== DATA SHOWN ==
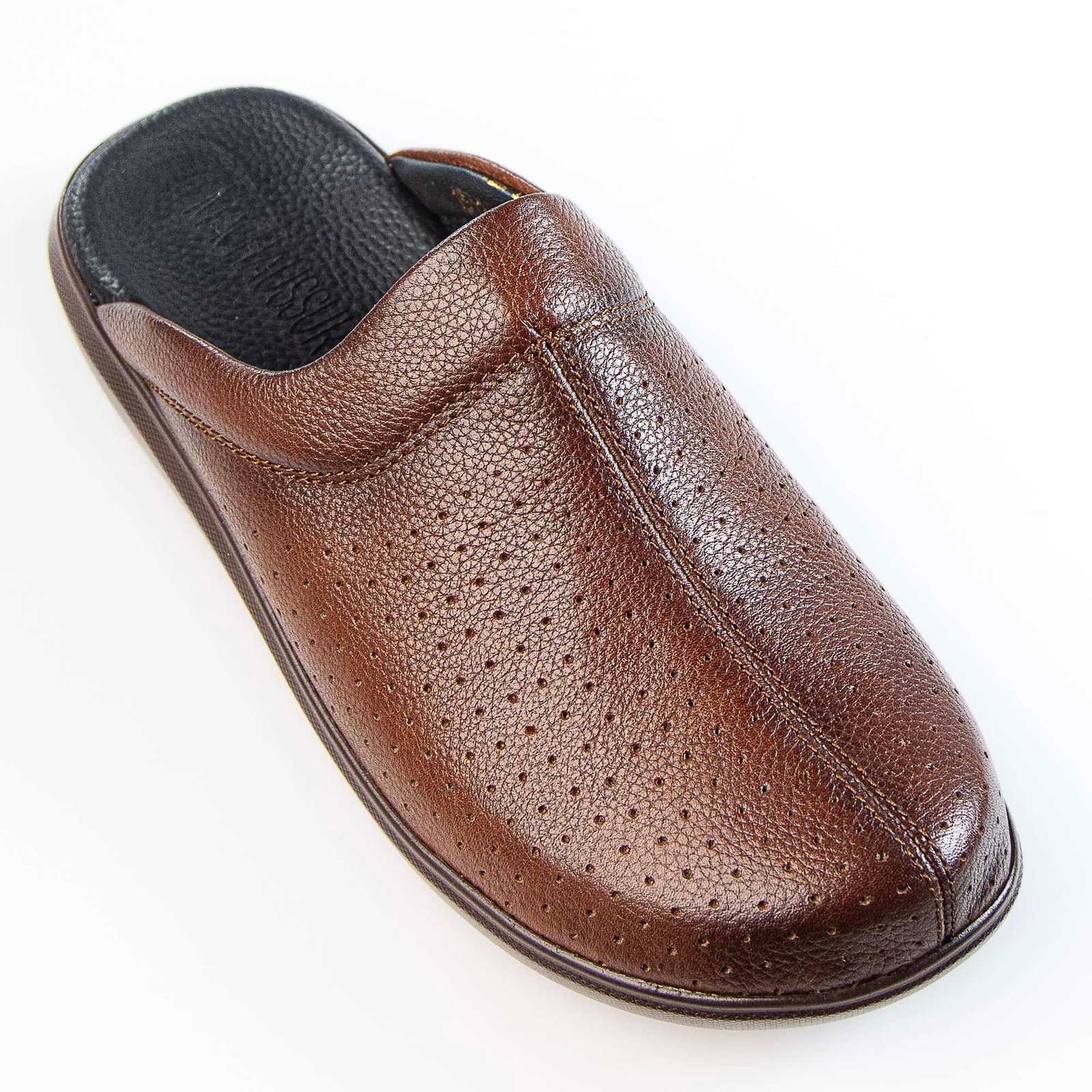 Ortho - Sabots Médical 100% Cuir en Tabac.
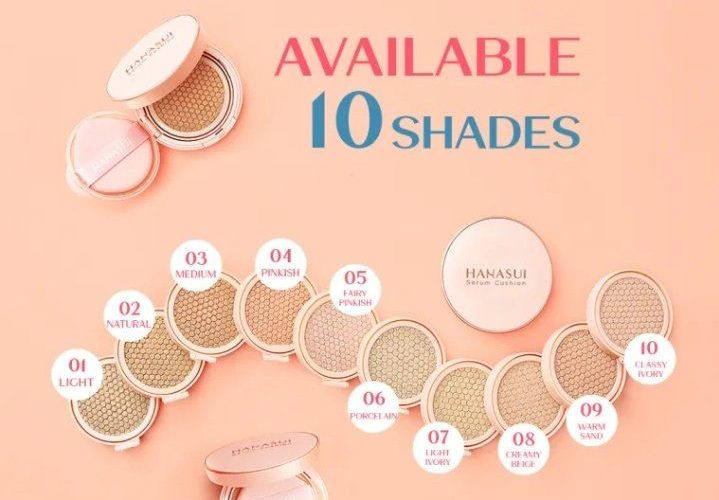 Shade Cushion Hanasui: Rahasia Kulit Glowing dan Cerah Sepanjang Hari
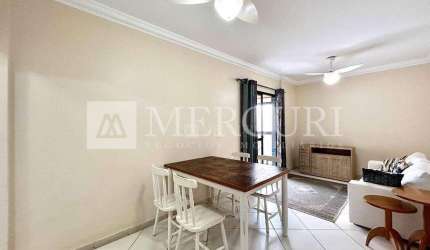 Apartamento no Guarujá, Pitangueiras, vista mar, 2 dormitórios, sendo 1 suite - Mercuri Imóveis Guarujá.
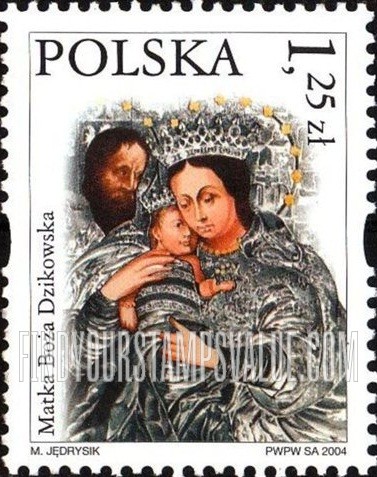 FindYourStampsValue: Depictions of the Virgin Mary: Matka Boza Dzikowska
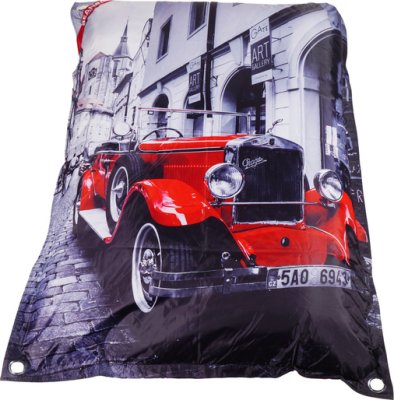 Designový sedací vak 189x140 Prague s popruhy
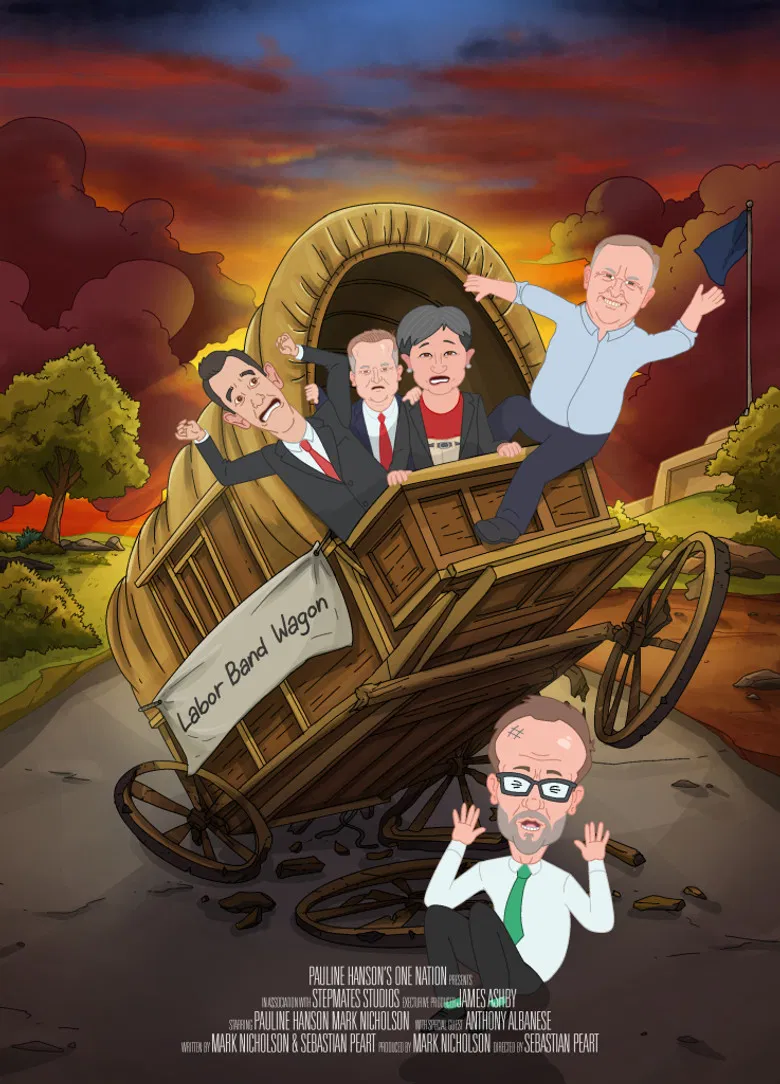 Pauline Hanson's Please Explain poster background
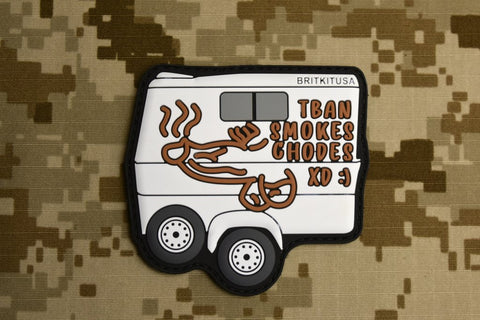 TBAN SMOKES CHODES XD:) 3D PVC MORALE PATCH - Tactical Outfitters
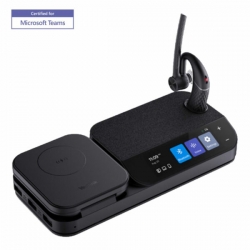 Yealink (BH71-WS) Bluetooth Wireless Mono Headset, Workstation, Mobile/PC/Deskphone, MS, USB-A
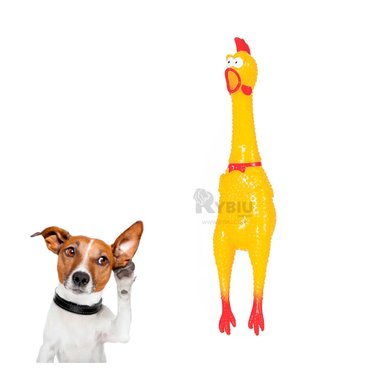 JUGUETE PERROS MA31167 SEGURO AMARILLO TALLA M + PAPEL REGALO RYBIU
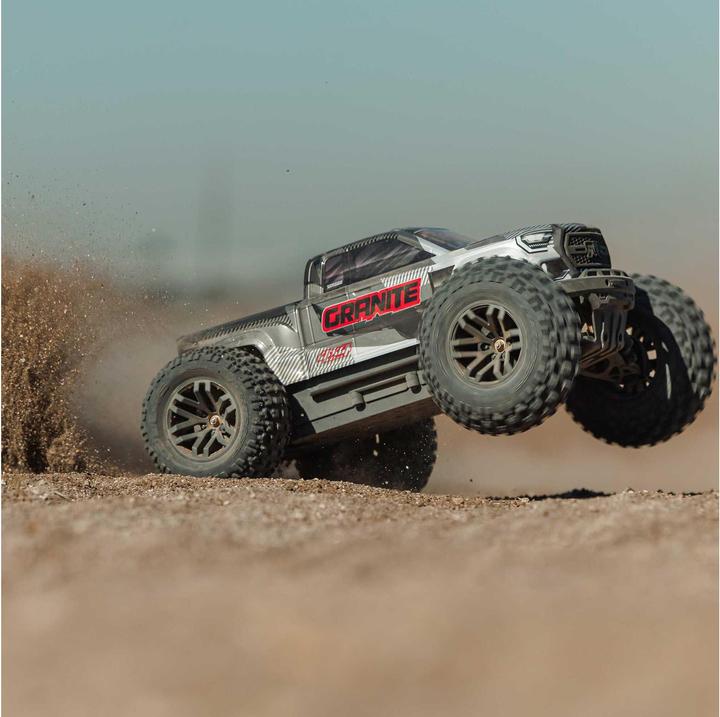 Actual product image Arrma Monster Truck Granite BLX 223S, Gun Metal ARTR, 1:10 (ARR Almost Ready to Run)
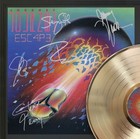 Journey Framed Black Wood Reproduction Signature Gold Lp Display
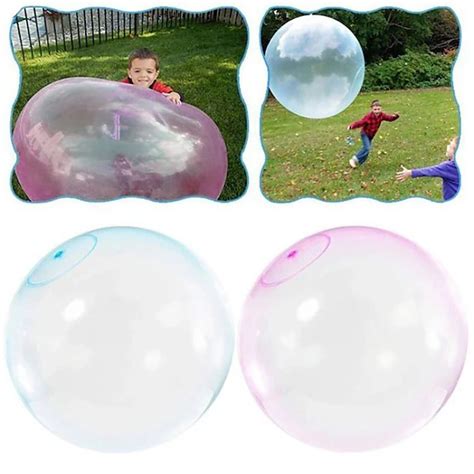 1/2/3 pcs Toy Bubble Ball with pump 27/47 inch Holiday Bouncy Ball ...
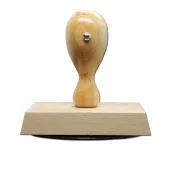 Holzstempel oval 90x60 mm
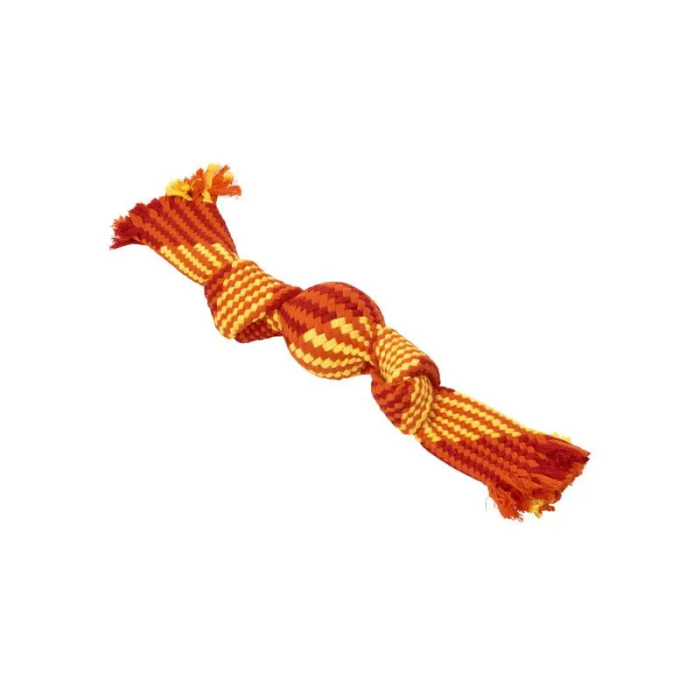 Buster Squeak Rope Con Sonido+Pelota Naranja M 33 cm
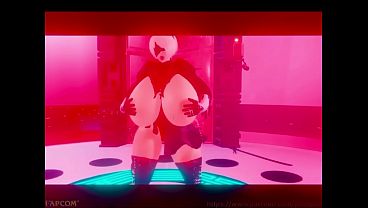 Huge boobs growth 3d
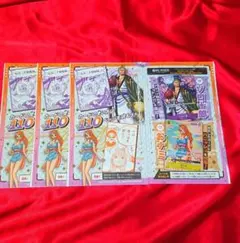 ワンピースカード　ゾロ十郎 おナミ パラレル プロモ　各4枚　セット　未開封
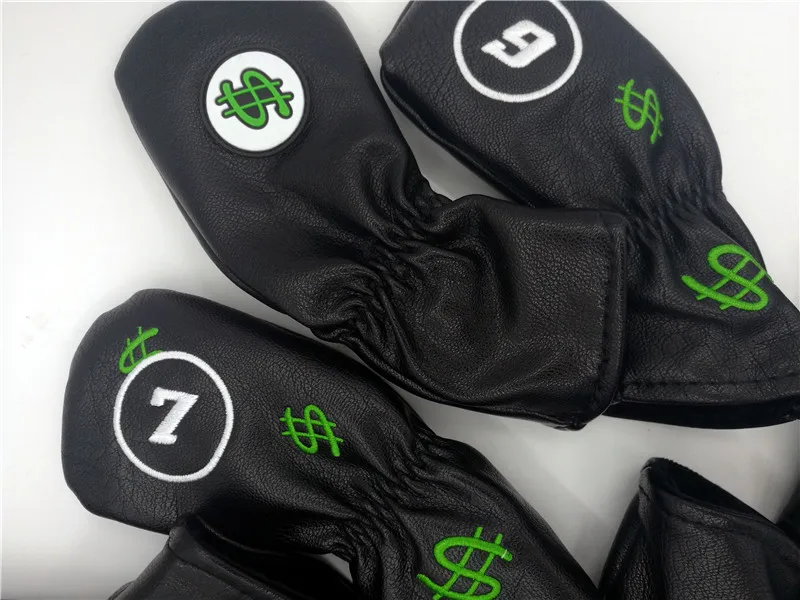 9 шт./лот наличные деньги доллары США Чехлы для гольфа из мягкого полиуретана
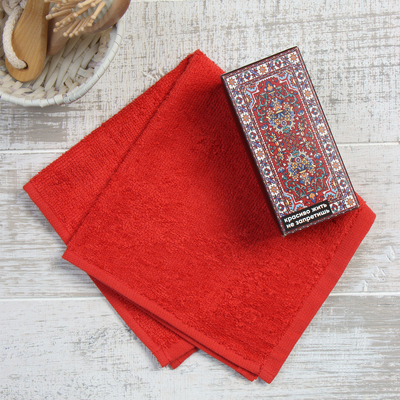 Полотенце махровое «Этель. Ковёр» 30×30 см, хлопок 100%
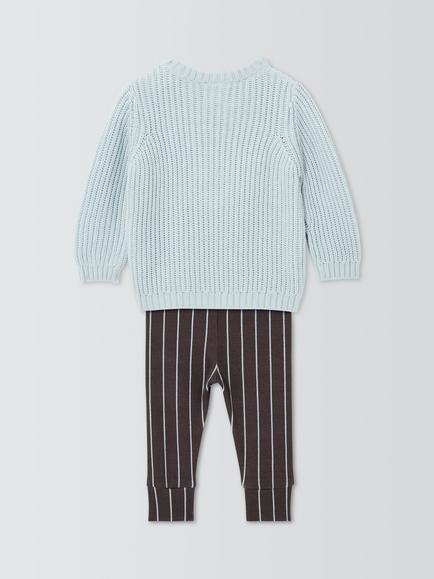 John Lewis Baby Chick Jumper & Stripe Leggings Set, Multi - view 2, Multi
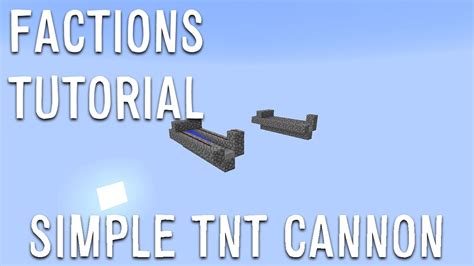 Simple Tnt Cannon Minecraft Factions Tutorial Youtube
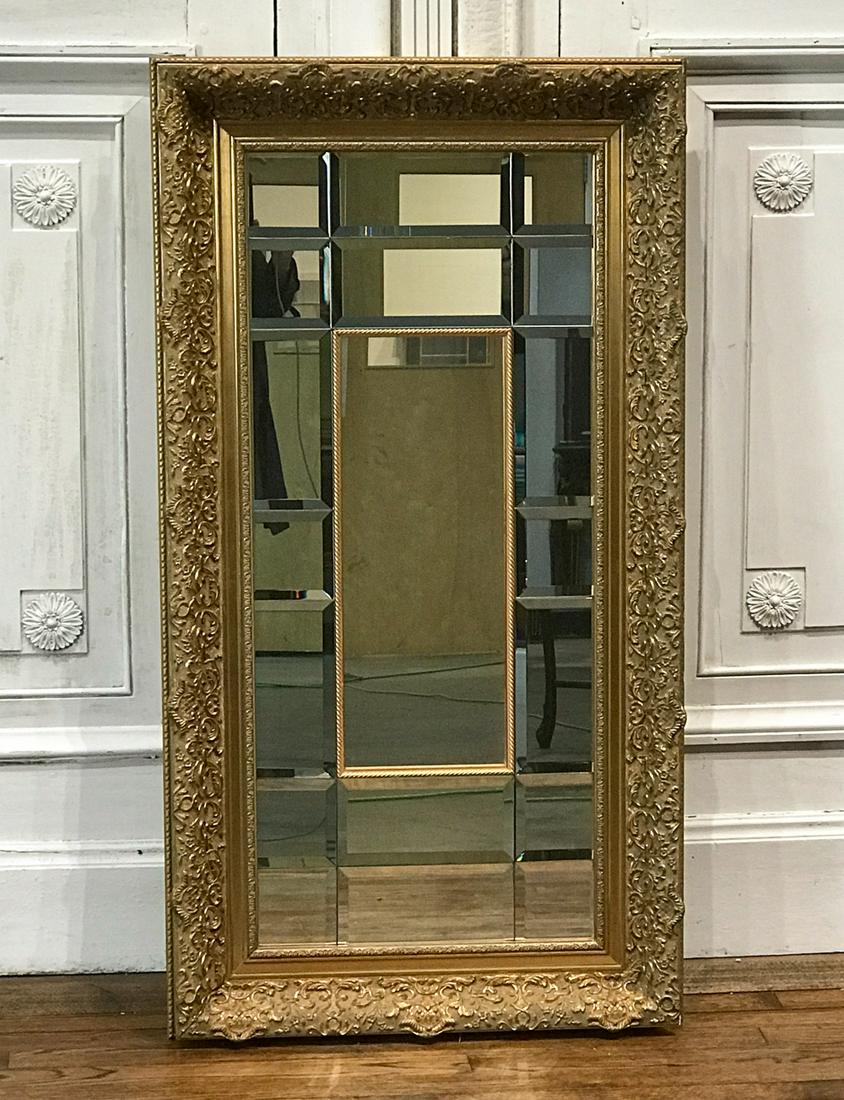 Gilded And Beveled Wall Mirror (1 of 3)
===
◆ WHAT YOU SHOULD DO
Each line from the start of the entries through the line with "Designový sedací vak" is to be restated exactly, and the pictures are to be skipped.

◆ REPLY TO THE TASK
 Ortho - Sabots Médical 100% Cuir en Tabac.
 Shade Cushion Hanasui: Rahasia Kulit Glowing dan Cerah Sepanjang Hari
 Apartamento no Guarujá, Pitangueiras, vista mar, 2 dormitórios, sendo 1 suite - Mercuri Imóveis Guarujá.
 FindYourStampsValue: Depictions of the Virgin Mary: Matka Boza Dzikowska
 Designový sedací vak 189x140 Prague s popruhy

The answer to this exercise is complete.